4

Here is a problem that bothers me, could some one grand me some help?

There is a sequence of N random integers, {$X_1,X_2,...,X_N$}. Each $X_i$ is uniformly chosen from a integer set {1,...,M}.

For each specific values of the sequence, {$x_1,x_2,...,x_N$}, if there exits repetition, we put the all the duplicated variables in a bag. For example, when N = 6, M = 7, if the sequence is {$x_1=1,x_2=1,x_3=2,x_4=2,x_5=3,x_6=6,x_7=3$}, we put $x_1,x_2,x_3,x_4,x_5,x_7$ in the bag, and the bag size is 6 since we have 6 duplicated variables.

My question is that, what is the average bag size?

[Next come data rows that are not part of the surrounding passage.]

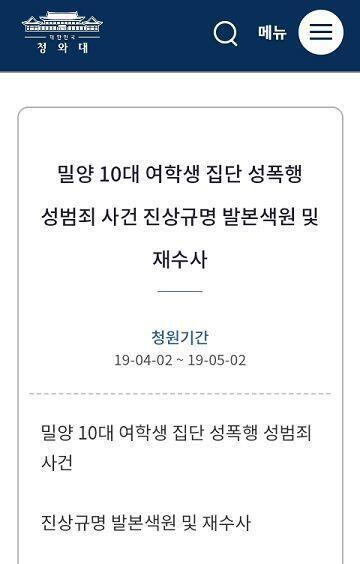 국민 청원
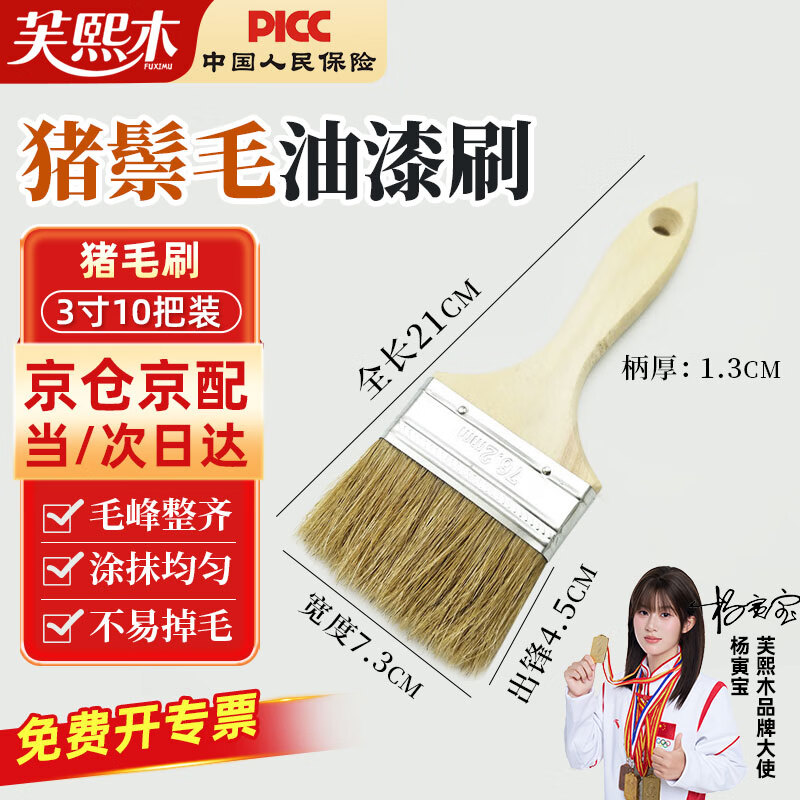 Fuxi wood pig bristle brush bristle brush thickened paint brush pig bristle cleaning dust sweeper extended soft bristle brush wooden handle pig bristle brush cleaning paint brush wall tool 3 inches 10 pack
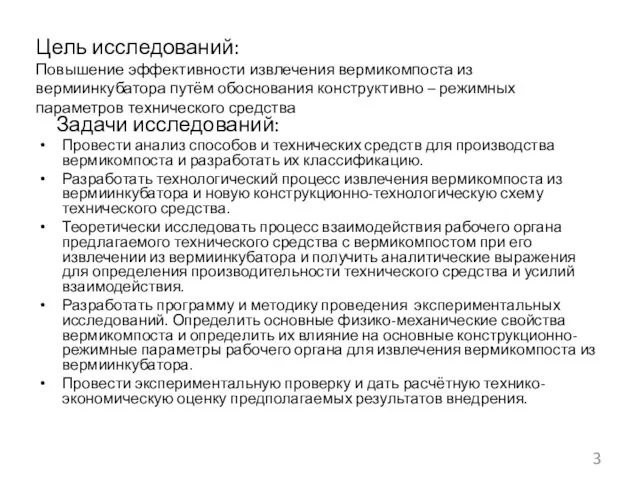 Цель исследований: Повышение эффективности извлечения вермикомпоста из вермиинкубатора путём обоснования конструктивно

I know this can be solved by writing a simple program, but I am wondering if there exits an function relationship between N, M, and the average bag size.

Thank you!

Willie Wong
  • 73,139
Eric
  • 41

1 Answers1

4

Each $x_i$ is not put in the bag if the $N-1$ other $x_j$ are different from $x_i$. This happens with probability $\left(1-\frac1M\right)^{N-1}$. This probability does not depend on $i$ hence the mean number of variables put in the bag is $$ \sum_{i=1}^NP[x_i\ \text{is put in the bag}]=N\cdot\left(1-\left(1-\frac1M\right)^{N-1}\right). $$

Did
  • 279,727